As we all walked up to the eighth tee, Billy couldn’t help doing some silent calculation. “Fifty-three for the first round, in spite of the two strokes lost, and only forty-two for seven holes of the second. Why, if they got these last two holes in a tolerably low score, they had the cups sure! But never mind,” reasoned Billy, “I’d rather lose the match and be on good terms with Eleanor. I think my plan’s perfectly logical. Now, I’ll just press, and top this ball right into the middle of the pond.”

So Billy stepped on the tee and looked across at the hole, which is about two hundred yards away. Then he deliberately broke every rule of correct driving. He shut his eyes, swung with every ounce of his strength, and jerked frantically upward, intending to hit the ball on top, rolling it into the water in front.
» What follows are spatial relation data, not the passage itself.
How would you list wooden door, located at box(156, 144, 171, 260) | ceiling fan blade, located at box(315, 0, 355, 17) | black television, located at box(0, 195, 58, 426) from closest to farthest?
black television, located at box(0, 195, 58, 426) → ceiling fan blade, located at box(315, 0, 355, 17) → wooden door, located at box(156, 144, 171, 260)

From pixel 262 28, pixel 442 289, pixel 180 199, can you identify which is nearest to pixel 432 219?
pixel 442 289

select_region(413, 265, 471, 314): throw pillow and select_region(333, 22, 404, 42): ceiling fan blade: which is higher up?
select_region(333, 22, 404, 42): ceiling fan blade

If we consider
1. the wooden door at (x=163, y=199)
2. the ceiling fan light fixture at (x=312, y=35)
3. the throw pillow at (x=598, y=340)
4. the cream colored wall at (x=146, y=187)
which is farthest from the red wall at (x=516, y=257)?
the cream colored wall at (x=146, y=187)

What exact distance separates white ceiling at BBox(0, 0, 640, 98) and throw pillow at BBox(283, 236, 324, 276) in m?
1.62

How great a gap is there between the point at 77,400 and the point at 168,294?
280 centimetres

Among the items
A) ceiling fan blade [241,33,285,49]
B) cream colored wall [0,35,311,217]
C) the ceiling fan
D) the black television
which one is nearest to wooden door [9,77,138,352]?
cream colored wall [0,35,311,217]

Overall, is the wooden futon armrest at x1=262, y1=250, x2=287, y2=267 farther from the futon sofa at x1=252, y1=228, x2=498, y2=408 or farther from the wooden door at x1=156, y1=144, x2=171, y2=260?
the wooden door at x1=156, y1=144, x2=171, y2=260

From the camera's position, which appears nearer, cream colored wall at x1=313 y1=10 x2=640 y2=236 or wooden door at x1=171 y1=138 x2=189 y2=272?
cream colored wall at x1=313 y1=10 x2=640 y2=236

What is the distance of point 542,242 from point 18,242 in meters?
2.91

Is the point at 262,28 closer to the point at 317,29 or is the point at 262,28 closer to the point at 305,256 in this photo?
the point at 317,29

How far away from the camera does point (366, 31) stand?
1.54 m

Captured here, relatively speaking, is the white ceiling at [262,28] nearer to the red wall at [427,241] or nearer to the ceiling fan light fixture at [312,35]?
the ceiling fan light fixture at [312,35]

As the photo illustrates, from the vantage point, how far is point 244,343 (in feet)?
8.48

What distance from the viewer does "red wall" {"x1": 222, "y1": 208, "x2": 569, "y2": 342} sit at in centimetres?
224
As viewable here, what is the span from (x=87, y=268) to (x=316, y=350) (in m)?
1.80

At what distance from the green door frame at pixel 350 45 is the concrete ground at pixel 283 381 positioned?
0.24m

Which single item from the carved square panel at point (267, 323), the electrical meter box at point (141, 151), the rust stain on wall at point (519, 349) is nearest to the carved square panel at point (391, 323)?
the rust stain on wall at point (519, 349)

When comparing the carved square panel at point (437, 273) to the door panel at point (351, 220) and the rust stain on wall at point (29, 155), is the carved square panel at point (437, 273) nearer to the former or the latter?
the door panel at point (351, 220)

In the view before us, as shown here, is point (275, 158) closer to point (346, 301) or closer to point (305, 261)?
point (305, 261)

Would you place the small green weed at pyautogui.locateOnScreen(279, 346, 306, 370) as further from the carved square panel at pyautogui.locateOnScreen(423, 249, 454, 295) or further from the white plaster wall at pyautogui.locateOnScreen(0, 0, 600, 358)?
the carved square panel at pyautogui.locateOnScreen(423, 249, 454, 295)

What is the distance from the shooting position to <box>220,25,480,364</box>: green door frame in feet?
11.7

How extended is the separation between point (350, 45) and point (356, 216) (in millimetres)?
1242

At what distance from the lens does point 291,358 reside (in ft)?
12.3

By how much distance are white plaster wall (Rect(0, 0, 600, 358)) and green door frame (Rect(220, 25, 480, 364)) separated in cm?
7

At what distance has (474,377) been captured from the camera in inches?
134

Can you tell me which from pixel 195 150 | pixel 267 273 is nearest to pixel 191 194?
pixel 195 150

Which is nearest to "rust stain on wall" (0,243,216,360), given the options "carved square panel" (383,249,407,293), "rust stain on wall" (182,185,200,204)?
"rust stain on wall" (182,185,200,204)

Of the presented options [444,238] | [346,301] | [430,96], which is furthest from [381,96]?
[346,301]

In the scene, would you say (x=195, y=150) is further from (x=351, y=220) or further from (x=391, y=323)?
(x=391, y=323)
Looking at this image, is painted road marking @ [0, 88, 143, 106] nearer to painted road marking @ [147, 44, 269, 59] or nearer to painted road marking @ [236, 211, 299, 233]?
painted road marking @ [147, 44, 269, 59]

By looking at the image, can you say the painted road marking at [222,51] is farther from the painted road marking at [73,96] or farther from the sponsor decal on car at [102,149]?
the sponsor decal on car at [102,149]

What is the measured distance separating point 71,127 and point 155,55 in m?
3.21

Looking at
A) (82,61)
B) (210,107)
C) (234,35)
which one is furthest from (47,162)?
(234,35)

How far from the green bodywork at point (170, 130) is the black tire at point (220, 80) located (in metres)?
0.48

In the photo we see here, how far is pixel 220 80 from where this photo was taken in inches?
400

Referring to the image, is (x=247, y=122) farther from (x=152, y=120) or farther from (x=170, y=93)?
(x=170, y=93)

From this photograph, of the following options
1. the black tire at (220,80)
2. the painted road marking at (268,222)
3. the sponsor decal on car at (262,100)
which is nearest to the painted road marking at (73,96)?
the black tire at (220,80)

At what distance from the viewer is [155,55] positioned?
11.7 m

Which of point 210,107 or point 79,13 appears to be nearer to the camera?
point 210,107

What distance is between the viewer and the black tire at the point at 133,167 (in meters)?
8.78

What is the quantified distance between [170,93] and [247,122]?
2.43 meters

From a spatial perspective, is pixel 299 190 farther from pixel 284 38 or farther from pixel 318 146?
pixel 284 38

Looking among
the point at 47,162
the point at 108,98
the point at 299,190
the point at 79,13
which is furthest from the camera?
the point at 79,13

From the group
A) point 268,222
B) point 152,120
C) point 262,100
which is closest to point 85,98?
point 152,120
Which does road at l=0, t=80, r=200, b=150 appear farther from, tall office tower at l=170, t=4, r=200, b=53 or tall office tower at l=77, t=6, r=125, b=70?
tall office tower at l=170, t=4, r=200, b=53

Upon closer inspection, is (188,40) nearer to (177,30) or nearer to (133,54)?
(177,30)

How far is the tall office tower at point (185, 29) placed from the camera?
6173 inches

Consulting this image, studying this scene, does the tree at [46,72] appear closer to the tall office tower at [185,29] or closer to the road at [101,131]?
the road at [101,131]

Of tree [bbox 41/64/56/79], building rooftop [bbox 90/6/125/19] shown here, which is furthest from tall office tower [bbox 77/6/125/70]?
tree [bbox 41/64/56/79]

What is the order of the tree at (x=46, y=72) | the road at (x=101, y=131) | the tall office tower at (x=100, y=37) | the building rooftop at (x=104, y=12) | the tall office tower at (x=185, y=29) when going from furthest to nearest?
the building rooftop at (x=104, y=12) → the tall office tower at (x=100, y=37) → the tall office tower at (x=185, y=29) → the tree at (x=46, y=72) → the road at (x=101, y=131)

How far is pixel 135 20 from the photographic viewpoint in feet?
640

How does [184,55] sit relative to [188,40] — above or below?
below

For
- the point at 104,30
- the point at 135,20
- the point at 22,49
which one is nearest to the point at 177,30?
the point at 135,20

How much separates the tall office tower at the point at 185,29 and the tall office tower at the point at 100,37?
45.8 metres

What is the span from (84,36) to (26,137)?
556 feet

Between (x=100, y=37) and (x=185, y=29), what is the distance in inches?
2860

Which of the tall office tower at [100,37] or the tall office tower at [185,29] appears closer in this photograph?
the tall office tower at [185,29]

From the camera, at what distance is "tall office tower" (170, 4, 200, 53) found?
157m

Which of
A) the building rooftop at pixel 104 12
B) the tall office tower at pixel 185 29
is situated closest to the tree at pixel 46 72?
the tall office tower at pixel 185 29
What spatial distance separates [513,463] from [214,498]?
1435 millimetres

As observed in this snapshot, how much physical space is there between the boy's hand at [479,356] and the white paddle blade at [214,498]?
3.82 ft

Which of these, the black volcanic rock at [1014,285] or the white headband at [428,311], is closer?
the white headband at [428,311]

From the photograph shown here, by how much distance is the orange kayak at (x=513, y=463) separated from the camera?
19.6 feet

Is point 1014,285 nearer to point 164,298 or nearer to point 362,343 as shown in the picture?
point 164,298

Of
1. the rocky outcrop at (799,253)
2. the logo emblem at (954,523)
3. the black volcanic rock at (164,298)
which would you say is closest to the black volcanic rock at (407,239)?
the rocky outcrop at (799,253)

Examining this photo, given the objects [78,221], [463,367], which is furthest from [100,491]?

To his horror, he felt a springy snap as his club caught the ball clean and fair, and he opened his eyes to see a white speck whistling over the corner of the pond, straight toward the hole, striking some yards short of the green, bounding, rolling on toward the flag, finally creeping up within three feet of the hole, where it stopped. Billy stood aghast, horror and despair on his face. To think that his most determined efforts for a foozle should be rewarded by the finest drive of the day! Alas! the hideous unreasonableness of golf had ruined his plan. Surely, after this, Eleanor would never forgive him.

As Billy stepped angrily from the tee, Miss Markham at last removed her eyes from the ball, with a gasp of relief and delight; and then (I told you she was impulsive) she threw her arms around Billy’s neck and kissed him. “Oh, Billy, Billy!” she cried. “What a superb, magnificent drive! I’d just been counting up, and I knew that if we got this hole fairly well we’d have the cups surely. Oh, Billy, if you’d sent it into the pond I’d never have forgiven you, never, never!”

For a moment I don’t think Billy was even pleased. He just looked discouraged.

“Good Lord!” he groaned. “What with a combination of golf and girls, what’s the use of a man’s trying to be logical?”

But the next second he realized his good luck; for he was, as I have remarked, really very fond of Miss Markham.

So Jack Schuyler helped me build my tee while they made it all up. The caddies couldn’t see; they were fishing for balls down by the pond.

Miss Markham holed the three-foot put, and, with a two in their score, they naturally won the silver loving-cups, though they really didn’t deserve them. If Jack Schuyler and I hadn’t had such hard luck on the fifth hole—But that’s just the way of golf.

However, I was glad to see Billy’s temper get out of the first break so successfully. But I tremble for the future. Golf and a girl do seem to make a dangerous combination for a man of his disposition.